- Do this
Please output the entries below from the line that contains "Looking at this" through the final line, reproduced exactly and alone.

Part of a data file
[BEGIN]

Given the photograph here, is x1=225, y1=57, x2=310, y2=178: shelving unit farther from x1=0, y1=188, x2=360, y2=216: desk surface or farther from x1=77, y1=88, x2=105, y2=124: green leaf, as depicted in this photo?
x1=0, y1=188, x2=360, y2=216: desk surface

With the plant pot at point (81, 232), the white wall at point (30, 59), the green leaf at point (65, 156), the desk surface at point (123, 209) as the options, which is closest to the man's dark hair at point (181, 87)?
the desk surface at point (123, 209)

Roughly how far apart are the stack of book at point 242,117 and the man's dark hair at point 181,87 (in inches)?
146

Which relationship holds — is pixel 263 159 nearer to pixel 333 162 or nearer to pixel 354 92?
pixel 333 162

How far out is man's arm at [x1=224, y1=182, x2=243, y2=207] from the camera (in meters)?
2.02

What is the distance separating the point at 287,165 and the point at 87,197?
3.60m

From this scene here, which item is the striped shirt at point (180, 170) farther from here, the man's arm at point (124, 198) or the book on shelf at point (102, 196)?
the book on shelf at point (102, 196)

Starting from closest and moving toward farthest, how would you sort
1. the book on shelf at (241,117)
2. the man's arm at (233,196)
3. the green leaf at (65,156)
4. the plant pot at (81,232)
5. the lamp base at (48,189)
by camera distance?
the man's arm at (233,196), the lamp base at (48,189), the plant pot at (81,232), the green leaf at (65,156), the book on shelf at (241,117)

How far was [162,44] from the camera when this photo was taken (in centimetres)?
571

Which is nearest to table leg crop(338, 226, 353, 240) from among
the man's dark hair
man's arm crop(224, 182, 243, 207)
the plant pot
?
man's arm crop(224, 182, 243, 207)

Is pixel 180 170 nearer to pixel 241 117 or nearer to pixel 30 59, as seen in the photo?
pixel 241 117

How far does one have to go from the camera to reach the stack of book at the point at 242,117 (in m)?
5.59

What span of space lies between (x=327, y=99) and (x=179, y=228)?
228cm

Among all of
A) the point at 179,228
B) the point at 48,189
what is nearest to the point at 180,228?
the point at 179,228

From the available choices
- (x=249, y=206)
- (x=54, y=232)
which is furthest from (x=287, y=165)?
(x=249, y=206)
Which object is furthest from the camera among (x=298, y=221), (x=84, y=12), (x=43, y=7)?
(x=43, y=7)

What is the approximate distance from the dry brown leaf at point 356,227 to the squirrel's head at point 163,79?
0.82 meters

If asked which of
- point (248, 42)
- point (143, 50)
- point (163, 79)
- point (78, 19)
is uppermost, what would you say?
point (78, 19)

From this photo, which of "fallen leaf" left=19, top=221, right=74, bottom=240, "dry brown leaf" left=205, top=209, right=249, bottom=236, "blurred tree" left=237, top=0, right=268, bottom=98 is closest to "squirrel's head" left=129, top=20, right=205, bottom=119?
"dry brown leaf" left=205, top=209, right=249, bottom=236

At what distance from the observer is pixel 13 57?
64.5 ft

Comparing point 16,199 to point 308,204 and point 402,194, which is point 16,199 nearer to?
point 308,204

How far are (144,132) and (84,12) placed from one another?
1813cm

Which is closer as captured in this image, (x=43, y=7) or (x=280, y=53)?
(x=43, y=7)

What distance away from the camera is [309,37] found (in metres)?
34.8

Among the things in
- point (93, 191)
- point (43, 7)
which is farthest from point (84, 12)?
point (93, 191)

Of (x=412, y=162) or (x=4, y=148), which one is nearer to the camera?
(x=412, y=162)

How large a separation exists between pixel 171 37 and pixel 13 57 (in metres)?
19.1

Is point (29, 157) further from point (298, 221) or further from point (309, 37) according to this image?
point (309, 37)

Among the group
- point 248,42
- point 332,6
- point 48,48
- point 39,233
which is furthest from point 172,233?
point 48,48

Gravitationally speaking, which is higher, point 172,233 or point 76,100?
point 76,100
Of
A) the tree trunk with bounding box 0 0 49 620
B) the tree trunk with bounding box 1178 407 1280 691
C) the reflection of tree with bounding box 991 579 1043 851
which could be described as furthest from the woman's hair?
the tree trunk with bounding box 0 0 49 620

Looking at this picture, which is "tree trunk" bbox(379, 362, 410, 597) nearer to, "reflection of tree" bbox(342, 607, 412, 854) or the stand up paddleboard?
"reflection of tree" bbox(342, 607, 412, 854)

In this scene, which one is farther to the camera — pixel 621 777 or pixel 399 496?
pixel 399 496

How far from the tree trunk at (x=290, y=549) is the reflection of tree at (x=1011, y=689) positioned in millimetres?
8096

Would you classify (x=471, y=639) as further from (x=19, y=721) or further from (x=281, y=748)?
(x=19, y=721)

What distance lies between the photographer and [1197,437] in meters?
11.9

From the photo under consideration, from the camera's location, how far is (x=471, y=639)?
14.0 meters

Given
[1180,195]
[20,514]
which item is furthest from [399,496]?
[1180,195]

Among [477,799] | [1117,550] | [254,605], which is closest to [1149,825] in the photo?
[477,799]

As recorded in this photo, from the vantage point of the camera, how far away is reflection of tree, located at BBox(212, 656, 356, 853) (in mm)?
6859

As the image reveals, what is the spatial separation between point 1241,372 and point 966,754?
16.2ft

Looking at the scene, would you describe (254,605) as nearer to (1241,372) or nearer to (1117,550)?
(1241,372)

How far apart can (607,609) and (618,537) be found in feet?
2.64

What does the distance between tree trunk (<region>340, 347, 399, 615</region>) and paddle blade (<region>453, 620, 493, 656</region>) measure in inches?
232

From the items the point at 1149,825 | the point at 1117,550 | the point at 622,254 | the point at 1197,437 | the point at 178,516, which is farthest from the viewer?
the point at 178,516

[END]

- Output of the task
Looking at this picture, which is "tree trunk" bbox(379, 362, 410, 597) nearer to, "reflection of tree" bbox(342, 607, 412, 854) or the stand up paddleboard?
"reflection of tree" bbox(342, 607, 412, 854)

In this scene, which one is farther to the camera — pixel 621 777 or pixel 399 496?
pixel 399 496

How far from the tree trunk at (x=290, y=549) is the reflection of tree at (x=1011, y=689) positioned in millimetres?
8096

Would you classify (x=471, y=639) as further from (x=19, y=721) or further from (x=281, y=748)?
(x=19, y=721)

What distance lies between the photographer and [1197,437] in meters?
11.9

From the photo under consideration, from the camera's location, how far is (x=471, y=639)?
14.0 meters

Given
[1180,195]
[20,514]
which item is furthest from [399,496]?
[1180,195]

Among [477,799] | [1117,550] | [254,605], which is closest to [1149,825] in the photo?
[477,799]

As recorded in this photo, from the vantage point of the camera, how far away is reflection of tree, located at BBox(212, 656, 356, 853) (in mm)?
6859

As the image reveals, what is the spatial separation between point 1241,372 and point 966,754?
16.2ft

Looking at the scene, would you describe (254,605) as nearer to (1241,372) or nearer to (1117,550)?
(1241,372)

How far apart can (607,609) and (618,537) be found in feet?
2.64

What does the distance between tree trunk (<region>340, 347, 399, 615</region>) and paddle blade (<region>453, 620, 493, 656</region>) measure in inches?
232

From the items the point at 1149,825 | the point at 1117,550 | the point at 622,254 | the point at 1197,437 | the point at 178,516, which is farthest from the viewer?
the point at 178,516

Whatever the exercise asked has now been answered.